CE4 The Risk Management Team and Director or Quality Improvement will keep detailed notes and emails of all correspondence to close the loop and obtain requested documents, such as a policy change with monthly updates emailed to the Sr. Director and Executive Director, until the task is completed.

CE5 The Executive Director is responsible to oversee that policies are updated in a timely manner. Failure to do so will lead to documented requests from the work team who are producing the document to establish and meet deadlines as instructed by the Executive Director. Failure to meet the deadlines could lead to additional training and counseling of the team member.



483.470(i)(1) STANDARD
EVACUATION DRILLS

Name - Component - 00
and under varied conditions to-

Observations:


Based on a review of facility fire drill documentation, and interview with facility staff, the facility failed to hold evacuation drills at least quarterly for each shift of personnel under varied condition of time. This practice is specific to the third shift of personnel during the time period of July 2022 thorough June 2023.

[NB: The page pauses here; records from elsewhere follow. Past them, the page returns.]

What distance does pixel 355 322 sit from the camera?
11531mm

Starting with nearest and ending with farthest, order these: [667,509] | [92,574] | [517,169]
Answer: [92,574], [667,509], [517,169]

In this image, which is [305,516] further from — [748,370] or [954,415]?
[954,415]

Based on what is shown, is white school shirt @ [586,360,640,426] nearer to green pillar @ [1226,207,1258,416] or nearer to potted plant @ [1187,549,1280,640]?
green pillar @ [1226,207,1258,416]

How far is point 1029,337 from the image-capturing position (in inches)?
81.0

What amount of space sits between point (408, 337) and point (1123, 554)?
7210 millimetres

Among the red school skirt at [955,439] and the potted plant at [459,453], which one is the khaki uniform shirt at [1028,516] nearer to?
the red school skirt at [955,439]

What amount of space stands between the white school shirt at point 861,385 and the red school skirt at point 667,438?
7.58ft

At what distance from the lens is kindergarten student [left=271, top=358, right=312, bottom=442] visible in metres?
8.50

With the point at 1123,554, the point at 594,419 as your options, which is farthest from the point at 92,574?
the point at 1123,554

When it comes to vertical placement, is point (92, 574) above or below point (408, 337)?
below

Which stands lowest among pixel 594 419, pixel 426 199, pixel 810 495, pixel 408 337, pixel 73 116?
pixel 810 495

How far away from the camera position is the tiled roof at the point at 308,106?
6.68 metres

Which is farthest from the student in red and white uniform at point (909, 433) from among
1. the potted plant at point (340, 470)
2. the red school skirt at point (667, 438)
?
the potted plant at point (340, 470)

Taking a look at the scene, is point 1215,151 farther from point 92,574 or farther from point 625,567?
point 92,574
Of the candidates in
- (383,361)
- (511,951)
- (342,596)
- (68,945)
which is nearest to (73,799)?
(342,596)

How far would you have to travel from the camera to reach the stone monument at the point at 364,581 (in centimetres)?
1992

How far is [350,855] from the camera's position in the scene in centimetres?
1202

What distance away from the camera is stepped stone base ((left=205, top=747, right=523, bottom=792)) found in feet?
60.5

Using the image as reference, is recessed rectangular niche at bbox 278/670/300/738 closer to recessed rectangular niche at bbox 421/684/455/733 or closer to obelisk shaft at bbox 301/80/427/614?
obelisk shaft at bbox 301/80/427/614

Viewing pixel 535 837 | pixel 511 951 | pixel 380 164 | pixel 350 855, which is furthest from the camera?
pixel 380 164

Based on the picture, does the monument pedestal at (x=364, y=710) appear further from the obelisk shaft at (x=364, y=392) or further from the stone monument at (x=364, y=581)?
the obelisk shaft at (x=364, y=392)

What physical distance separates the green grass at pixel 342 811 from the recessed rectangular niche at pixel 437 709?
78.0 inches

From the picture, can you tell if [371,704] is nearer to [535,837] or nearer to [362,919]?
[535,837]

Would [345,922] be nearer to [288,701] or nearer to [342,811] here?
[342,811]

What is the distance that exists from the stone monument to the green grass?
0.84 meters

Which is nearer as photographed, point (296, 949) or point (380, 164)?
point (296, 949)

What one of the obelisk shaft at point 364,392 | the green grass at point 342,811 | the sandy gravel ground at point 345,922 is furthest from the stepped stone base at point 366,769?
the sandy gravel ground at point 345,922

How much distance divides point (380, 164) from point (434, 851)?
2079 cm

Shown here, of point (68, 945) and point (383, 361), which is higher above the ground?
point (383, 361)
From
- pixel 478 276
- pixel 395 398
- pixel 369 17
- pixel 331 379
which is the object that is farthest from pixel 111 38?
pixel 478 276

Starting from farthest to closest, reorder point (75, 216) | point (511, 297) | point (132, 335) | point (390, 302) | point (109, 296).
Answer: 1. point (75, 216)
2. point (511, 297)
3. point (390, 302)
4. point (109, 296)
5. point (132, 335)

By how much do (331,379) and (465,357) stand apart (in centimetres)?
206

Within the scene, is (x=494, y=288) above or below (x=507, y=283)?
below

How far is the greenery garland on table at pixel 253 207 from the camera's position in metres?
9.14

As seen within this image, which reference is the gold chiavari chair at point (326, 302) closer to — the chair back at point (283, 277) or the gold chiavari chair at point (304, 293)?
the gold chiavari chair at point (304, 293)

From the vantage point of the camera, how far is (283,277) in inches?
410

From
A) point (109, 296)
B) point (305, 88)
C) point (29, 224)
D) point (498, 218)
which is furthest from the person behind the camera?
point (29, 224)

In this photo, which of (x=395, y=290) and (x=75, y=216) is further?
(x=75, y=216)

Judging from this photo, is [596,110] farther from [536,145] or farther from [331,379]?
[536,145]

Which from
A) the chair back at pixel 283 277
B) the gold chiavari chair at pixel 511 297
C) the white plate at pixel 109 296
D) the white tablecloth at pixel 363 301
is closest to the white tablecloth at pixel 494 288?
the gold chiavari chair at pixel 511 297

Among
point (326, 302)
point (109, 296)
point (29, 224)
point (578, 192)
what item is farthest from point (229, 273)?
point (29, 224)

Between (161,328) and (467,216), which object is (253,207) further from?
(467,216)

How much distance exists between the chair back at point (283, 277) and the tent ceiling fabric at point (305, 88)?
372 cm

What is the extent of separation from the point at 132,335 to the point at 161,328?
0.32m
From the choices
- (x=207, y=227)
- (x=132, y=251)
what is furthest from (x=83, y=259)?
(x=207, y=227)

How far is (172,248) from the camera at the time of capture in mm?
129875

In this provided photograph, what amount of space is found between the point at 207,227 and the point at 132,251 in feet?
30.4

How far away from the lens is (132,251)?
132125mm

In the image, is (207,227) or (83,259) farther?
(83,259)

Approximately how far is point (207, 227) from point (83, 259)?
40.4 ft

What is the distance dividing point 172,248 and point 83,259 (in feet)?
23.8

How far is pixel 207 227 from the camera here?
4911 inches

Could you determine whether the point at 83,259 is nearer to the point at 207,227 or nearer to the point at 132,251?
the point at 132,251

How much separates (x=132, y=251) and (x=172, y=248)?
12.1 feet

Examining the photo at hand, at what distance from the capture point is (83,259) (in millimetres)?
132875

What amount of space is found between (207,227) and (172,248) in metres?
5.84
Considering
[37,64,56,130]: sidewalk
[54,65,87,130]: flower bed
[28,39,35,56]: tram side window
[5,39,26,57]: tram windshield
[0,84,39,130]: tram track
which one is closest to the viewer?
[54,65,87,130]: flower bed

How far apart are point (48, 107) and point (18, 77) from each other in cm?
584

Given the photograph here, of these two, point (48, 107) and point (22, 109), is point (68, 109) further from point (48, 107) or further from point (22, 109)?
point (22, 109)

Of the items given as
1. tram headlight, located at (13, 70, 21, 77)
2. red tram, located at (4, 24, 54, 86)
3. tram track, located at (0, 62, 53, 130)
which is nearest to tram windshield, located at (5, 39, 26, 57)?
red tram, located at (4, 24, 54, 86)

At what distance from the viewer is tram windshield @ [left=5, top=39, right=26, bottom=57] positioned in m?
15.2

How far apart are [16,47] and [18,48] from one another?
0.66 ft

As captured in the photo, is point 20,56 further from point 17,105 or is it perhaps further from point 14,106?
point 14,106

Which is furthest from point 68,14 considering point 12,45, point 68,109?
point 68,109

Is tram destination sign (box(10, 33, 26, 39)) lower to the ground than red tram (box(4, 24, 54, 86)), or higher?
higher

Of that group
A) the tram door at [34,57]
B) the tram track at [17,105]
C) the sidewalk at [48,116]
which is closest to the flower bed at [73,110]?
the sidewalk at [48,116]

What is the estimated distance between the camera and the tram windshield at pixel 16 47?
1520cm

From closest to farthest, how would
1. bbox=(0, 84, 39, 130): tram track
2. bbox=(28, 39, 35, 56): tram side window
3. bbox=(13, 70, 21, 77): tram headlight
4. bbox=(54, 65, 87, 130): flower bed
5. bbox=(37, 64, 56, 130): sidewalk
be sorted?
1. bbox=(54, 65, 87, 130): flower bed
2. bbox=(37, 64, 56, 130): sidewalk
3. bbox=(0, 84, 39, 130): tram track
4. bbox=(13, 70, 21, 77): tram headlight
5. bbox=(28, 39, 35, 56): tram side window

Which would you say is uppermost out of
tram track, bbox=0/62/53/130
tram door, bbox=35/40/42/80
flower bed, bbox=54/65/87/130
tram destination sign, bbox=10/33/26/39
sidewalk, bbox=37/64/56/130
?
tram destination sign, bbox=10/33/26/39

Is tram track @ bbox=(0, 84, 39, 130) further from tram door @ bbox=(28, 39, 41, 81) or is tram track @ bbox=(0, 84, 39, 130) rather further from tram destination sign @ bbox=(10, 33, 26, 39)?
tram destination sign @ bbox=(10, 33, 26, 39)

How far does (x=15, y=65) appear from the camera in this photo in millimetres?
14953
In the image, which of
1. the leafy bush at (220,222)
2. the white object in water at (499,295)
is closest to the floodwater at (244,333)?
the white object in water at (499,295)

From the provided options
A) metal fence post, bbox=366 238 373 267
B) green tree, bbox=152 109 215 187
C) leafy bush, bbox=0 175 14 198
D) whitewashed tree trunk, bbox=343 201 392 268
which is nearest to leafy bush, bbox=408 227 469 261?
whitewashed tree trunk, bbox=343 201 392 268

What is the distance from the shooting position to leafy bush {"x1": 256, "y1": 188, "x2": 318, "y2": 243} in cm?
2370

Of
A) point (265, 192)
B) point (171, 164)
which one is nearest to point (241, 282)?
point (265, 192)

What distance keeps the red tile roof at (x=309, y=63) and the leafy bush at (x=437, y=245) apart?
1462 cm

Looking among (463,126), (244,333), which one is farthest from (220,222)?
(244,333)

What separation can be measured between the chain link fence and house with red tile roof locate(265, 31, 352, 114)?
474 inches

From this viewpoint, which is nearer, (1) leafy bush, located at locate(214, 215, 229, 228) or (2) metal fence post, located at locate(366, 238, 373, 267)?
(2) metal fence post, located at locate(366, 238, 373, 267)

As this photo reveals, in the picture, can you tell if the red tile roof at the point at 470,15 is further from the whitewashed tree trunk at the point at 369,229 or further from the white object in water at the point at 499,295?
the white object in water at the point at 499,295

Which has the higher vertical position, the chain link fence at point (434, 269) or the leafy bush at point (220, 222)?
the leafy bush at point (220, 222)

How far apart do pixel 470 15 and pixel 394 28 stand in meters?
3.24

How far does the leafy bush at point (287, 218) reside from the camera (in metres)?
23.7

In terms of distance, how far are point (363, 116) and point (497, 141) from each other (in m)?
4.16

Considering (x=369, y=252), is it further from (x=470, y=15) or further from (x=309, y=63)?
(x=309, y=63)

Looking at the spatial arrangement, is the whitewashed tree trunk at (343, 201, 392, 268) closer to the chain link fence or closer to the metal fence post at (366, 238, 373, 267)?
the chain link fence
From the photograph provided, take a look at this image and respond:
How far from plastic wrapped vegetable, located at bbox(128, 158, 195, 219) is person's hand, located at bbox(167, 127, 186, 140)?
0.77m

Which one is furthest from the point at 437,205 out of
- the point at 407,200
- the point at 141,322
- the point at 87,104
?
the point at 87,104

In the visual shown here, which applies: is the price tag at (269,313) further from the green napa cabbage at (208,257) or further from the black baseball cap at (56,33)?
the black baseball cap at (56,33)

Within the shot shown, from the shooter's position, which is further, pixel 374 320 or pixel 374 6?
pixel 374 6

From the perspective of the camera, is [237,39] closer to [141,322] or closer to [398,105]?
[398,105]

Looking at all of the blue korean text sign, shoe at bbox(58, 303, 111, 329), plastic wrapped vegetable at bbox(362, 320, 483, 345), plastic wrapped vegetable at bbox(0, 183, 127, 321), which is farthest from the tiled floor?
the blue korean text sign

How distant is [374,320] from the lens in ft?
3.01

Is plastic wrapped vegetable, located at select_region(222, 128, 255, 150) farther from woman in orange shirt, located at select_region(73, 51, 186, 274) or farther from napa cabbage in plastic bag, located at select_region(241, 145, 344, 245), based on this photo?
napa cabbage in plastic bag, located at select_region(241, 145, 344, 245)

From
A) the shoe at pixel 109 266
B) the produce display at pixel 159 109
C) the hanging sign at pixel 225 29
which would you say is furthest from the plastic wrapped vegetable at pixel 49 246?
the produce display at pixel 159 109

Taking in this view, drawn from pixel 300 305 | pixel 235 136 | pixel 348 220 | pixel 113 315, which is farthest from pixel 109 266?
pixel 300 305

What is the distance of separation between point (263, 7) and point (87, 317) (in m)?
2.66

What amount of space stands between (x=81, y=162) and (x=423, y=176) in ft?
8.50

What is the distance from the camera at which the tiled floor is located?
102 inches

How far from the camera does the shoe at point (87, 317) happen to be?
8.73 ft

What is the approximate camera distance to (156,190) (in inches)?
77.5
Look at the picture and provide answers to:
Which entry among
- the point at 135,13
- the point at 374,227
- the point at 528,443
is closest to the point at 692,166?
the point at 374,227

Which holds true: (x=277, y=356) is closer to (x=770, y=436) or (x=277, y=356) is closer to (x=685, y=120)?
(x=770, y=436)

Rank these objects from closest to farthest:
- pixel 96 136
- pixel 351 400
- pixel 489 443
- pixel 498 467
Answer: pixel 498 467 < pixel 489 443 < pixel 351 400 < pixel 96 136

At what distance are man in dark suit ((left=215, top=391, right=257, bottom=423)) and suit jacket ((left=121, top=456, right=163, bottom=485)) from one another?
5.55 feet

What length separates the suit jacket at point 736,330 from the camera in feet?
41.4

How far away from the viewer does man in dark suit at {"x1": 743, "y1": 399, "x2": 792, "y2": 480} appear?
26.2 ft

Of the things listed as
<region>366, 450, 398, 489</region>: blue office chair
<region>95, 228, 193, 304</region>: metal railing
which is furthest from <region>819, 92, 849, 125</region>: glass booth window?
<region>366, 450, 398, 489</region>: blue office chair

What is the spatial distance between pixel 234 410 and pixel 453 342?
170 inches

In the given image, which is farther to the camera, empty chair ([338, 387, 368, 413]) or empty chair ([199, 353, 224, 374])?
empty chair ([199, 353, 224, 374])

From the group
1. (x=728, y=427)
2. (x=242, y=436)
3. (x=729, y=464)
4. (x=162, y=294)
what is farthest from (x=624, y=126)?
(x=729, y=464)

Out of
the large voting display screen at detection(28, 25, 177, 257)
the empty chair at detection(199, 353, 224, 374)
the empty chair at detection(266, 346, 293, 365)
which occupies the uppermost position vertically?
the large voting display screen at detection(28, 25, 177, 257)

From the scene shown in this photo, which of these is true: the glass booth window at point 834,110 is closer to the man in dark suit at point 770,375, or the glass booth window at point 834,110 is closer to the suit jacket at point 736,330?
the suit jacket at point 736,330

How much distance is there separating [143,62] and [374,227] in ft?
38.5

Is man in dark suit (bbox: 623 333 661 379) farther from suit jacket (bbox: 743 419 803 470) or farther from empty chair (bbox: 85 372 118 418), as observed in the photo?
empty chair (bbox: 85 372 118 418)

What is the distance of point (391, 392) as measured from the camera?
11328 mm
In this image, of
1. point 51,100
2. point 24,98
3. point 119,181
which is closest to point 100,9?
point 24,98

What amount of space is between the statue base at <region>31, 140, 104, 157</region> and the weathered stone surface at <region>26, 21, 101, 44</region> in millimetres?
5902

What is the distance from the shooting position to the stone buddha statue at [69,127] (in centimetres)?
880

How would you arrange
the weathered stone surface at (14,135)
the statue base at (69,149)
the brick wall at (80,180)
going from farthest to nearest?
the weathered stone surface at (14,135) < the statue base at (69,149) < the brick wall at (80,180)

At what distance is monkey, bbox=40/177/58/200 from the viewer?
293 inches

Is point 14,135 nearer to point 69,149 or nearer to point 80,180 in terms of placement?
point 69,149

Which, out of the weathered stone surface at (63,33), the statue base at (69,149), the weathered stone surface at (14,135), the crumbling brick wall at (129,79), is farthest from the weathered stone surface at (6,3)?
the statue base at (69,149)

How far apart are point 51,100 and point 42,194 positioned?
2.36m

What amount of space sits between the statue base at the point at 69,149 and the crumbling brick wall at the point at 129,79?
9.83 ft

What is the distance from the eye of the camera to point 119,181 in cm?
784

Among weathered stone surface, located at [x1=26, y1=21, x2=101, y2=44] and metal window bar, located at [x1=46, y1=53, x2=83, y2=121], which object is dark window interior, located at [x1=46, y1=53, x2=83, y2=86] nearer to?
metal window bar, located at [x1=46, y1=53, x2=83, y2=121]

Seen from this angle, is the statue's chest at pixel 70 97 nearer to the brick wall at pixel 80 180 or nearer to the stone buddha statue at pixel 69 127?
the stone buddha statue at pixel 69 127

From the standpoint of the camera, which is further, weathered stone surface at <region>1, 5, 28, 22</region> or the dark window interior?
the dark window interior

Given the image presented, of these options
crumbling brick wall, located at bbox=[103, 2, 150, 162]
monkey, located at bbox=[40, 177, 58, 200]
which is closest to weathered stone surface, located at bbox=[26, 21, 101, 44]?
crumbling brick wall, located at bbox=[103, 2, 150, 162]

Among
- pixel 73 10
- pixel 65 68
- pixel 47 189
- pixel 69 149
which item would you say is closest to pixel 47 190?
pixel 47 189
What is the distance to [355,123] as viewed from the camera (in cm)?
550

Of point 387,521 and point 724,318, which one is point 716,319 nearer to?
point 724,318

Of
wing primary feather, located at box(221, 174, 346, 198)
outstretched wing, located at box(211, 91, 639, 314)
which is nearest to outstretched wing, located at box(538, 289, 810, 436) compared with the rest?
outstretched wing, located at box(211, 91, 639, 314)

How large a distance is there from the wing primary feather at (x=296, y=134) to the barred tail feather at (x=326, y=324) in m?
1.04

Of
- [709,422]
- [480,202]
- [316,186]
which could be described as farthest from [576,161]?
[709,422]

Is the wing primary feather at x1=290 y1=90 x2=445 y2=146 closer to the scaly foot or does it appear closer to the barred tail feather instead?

Findings include the following:

A review of facility fire drill documentation for the period from July 2022 to June 2023 was completed on July 20, 2023 between approximatley 9:00 to 9:30 AM. This review revealed that quarterly evacuation drills conduced for the third shift of personnel during this time period were not varied beyond a 2.25 hour period within that shift as follows:

Quarter 1 - July 2022 inclusive of September 2022
- Evacuation drill conducted on July 7, 2022 at 4:45 AM.

Quarter 2-October 2022 thorough December 2022
- Evacuation drill conducted on October 21, 2022 at 6:00 AM.

Quarter 3- January 2023 through March 2023
- Evacuating drill conducted on January 14, 2023 at 6:00 AM.

Quarter 4 - April 2023 through June 2023
- Evacuation drill conducted on April 4, 2023 at 3:45 AM

Interview with facility personnel on July 20 , 2023 at approximatley 10:00 AM noted that this interviewee was unable to indicate why the times of the evacuation drills were not varied during this time period.











Plan of Correction:

CE1 The Quality Improvement Director reviewed the times for drills. An old version of the schedule for fire drills was utilized, causing an overlap of time slots for Fire Drills. A corrected schedule to be created by the Quality Improvement Department and shared with the Operations leadership by 8/18/2023.

CE2 There is only 1 building on this license. The building leadership will be instructed to discard any older fire drill schedules, so that varied times of drills occur. The Operations Manager will destroy the old schedules by 8/30/2023.

CE3 The Operations Manager will retrain staff and Supervisor to: 1. complete fire drills per the most up-to-date schedule and 2. all drills need to occur at various times on the shift, following the schedule. 3. The Fire Drill Log will be completed by the Supervisor within 3 days after the drill occurred. The Fire Drill Log lists date and time of each drill. When completing the log, if the Supervisor notes the drills are not varied by time, the drill will be repeated within 24 hours within the same month at a varied time. This repeated drill will then be documented on the Fire Drill Log. This training will occur by 8/30/2023.

CE4 The Operations Manager will review the Fire Drill Log checking that varied drills occur. If a drill is not varied, it will be repeated to make-up for the incorrect drill. Any repeated non-varied drills will be reported to the Director of Operations for immediate correction. If drills continue to occur at the same time on any shift, the issue will be brought to the attention of the Sr. Director for re-training, counseling, or possible disciplinary action. The use of the Fire Drill Log will be implemented 9/1/2023 and ongoing.

CE5 The Sr. Director will take appropriate action to address any personnel who fail to meet this corrective action with re-training, counseling or disciplinary action starting 9/1/2023 and ongoing.